17 July 2009

Gourmet Mushroom-Artichoke Sandwich of Love

Last night I flew back from North Carolina to Connecticut. George braved a terrific thunderstorm to drive me home in the fay hours of night. We were both slavering and there was practically nothing in the fridge. Then I remembered a sandwich recipe from the Vegetarian Times and adapted it to our situation. Two fine sandwiches emerged, which George pronounced "tasty as hell."

Mushroom-Artichoke Sandwiches

1 package sliced portobello mushrooms, washed
1 glass jar of artichoke hearts, drained, rinsed, and halved or chopped
some cheese (I used Emmenthaler)
some leftover wine
some mayo
some bread

  1. In toaster oven or real oven, stick in 2 slices of bread with slices of cheese on top. Cook at 350 or 400 degrees until cheese is melty.
  2. Toast 2 slices of bread that have a little mayo spread on them.
  3. Meanwhile, in a fry pan pour some left-over wine. Cook the mushrooms in them until they're juicy and the wine and mushroom juice have mostly cooked off. Add the artichokes and heat up everything together.
  4. To make the sandwich: One slice cheese bread, topped with artichokes, mushrooms, and the mayo bread. Makes 2 sandwiches

14 July 2009

Peanut Noodle Salad

No one has posted for a while, I know—sorry! George and I just bought a house and because our lives have been hectic we haven't been cooking anything particularly new or interesting for a while. Tonight, however, was our Farewell Dinner so we pulled out all the stops. I started planning last night (to George's disbelief), but at that time I didn't realize that today we would harvest some of our garden crops! We pulled up four shallots and picked three hot Hungarian wax peppers. The vegetables tasted so fresh that my whole body felt uplifted.

The meal deeply satisfied us all. My peanut noodle salad paired serenely with the grilled tuna steaks, grilled Hungarian and cubanelle peppers, and shallot butter. I didn't even eat any tuna steaks and my gullet couldn't take any more gorging, so I don't know how the others managed.

Would you believe that I invented the peanut noodle salad all by myself? Well, I didn't. I used Mollie Katzen's peanut sauce from the New Moosewood Cookbook. It contains a cup of peanut butter, a few tablespoons soy sauce, raw garlic, raw grated ginger, a few tablespoons brown sugar, a few tablespoons apple cider vinegar, crushed red pepper flakes, and a cup and a half of boiling water. Ambrosial.

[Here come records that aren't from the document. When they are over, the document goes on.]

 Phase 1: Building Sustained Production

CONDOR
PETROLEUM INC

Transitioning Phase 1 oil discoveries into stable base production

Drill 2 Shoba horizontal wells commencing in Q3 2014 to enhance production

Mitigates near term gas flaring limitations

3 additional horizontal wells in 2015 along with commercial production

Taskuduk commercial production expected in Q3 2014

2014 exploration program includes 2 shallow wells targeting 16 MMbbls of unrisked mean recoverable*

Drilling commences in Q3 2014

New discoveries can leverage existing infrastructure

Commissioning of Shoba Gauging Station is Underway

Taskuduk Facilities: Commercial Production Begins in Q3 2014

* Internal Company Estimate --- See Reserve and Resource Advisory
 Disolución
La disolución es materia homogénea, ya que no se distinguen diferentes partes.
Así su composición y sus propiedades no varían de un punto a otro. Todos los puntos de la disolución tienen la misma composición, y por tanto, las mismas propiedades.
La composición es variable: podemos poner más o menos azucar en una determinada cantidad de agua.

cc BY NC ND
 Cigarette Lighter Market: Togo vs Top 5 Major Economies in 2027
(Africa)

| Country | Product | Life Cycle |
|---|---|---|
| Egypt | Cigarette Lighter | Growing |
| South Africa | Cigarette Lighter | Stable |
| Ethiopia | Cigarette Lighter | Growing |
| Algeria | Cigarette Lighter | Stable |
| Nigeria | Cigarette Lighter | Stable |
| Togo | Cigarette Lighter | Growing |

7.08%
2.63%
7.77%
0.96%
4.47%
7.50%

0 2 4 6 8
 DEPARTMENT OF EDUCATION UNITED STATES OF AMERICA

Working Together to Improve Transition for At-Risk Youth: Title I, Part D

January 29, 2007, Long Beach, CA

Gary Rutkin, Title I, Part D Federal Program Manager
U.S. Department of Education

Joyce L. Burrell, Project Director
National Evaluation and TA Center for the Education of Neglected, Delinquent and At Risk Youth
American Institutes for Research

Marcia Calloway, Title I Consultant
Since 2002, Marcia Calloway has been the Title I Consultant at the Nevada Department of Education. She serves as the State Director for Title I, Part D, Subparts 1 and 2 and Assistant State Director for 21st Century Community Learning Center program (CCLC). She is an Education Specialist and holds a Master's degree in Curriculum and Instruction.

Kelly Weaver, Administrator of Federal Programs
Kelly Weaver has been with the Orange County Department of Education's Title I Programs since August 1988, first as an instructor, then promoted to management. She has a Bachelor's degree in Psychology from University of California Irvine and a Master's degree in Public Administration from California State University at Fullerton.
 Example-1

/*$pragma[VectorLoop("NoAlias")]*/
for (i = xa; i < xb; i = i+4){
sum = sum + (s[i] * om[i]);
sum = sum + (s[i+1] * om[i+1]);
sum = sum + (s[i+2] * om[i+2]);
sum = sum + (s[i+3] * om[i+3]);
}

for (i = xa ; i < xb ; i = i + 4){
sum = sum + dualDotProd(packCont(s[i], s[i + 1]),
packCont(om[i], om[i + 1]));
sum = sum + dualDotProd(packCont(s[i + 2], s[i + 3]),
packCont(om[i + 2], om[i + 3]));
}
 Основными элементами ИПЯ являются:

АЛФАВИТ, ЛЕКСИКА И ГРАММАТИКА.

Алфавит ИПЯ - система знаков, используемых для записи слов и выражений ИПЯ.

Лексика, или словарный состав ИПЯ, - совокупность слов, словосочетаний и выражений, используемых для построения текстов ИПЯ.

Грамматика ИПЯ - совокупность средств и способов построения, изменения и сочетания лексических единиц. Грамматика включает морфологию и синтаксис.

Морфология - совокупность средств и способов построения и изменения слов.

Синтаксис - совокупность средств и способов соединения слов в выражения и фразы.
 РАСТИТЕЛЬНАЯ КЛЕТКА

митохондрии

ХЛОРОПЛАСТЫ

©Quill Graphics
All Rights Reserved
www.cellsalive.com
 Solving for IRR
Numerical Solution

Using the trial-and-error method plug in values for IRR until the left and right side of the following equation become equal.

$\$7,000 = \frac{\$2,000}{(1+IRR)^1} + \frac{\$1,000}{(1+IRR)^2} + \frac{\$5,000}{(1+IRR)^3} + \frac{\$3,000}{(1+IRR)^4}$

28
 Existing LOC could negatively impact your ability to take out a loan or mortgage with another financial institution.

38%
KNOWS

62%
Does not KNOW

I poured the peanut sauce over lotsa lettuce and chopped endive, boiled white asparagus, sauteed firm tofu, sliced shallot greens, and toasted chopped almonds plus noodles: wide flat rice noodles soaked in hot water until soft, then drained and thoroughly rinsed in cold water. It took me about an hour to make the whole thing at a lazy pace.

Meanwhile, people grilled the tuna steaks and the peppers. When the peppers were blackened, George sealed them in a plastic bag for 10 minutes or so, then peeled off the black outer layer. He doused them in olive oil and kosher salt and served them hot and delicious.

Lizzie made the shallot butter by melting 1/3 Cup butter with 4 finely chopped garden-fresh young shallots and 2 large minced cloves of garlic. She cooked it real slow until the shallots turned translucent. She spooned the shallot butter onto the tuna steak and for me, onto homemade whole wheat bread. De-lovely!